Mais cette aide, notamment en tentes, n'était pas suffisante.
Faux ! Environ 2500 maisons ont été détruites. Si on multiplie par 5, cela fait 12.500 sinistrés. Or, nous avons distribué 20.000 tentes. C'est tout de même un gros effort ! Dans aucun pays au monde, on ne dispose de 20.000 tentes stockées, prêtes à l'emploi. Nous en avons acheté partout où nous avons pu, par milliers… Ce qui a été très gênant, même extrêmement gênant, c'est l'énorme demande de la part de populations non sinistrées. Des gens dont les maisons étaient encore debout, mais qui ne voulaient tout de même pas rentrer chez eux de peur de nouvelles répliques. Quand un camion arrivait, sinistrés ou pas, tout le monde se servait. Certaines familles se sont retrouvées avec 3 ou 4 tentes. Tout le monde en voulait, par peur des répliques. Un peur irrationnelle, très difficile à raisonner. Cela a forcément posé des problèmes de stocks, et a créé une situation très difficile à gérer.
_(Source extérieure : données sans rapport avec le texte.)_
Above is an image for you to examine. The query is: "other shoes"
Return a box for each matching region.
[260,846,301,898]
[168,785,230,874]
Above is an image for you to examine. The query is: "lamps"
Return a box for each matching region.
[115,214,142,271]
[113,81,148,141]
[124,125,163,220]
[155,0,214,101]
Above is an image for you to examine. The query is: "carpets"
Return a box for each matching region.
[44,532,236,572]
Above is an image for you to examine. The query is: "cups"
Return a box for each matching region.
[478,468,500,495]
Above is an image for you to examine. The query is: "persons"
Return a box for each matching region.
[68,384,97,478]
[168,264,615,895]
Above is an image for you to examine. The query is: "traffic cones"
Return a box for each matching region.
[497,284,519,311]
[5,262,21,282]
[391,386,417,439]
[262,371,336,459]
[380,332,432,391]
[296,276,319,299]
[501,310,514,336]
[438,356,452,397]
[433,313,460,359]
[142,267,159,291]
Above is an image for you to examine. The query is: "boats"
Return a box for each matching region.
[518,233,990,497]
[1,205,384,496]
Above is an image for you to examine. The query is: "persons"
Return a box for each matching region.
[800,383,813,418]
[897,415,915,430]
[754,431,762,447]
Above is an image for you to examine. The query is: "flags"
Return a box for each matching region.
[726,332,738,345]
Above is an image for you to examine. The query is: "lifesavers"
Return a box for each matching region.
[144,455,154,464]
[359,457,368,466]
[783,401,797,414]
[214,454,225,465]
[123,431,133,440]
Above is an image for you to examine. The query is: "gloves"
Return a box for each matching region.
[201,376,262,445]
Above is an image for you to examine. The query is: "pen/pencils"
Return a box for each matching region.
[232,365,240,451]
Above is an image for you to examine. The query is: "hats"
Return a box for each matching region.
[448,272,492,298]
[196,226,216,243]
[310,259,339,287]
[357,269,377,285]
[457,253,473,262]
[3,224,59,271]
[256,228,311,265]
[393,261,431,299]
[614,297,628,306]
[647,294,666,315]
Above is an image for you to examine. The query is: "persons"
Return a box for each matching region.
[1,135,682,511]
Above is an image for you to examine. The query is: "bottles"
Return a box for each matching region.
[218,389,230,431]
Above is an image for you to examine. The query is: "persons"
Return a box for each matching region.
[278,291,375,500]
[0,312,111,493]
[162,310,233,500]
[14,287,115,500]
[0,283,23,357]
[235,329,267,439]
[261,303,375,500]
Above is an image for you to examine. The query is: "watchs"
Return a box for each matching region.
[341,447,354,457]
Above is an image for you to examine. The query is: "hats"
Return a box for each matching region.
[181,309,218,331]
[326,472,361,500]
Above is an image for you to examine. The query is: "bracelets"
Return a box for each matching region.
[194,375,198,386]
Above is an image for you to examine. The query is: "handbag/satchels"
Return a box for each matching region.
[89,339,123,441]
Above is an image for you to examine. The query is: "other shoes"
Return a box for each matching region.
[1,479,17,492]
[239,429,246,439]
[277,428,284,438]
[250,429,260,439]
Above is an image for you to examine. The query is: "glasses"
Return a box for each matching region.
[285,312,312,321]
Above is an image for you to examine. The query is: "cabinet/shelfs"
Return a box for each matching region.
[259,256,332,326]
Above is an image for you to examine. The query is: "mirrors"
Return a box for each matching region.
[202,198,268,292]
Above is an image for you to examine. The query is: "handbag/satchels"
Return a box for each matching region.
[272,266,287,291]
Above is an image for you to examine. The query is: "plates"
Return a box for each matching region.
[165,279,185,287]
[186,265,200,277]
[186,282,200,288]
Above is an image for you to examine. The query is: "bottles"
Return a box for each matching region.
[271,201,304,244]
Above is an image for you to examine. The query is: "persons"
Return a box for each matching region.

Quelles leçons le gouvernement tire-t-il de ce tremblement de terre ?
Ce que nous venons de vivre à Al Hoceima nous permet maintenant de savoir comment réagir. Il s'agit aujourd'hui, clairement, de mettre au point un plan national anti-catastrophes naturelles. C'est une instruction claire de Sa Majesté, et une réflexion est en cours au sein du gouvernement. Il est notamment question d'un centre national, qui sera probablement basé à Rabat, avec des antennes régionales. On pourra y stocker du matériel d'intervention et du matériel de premiers secours, déjà. Ensuite, l'engagement a été pris de reconstruire toutes les maisons détruites - sur instructions royales là aussi. Enfin, il faudra penser à un véritable plan de développement économique et social pour cette région. Un conseil des ministres devrait valider tout cela prochainement.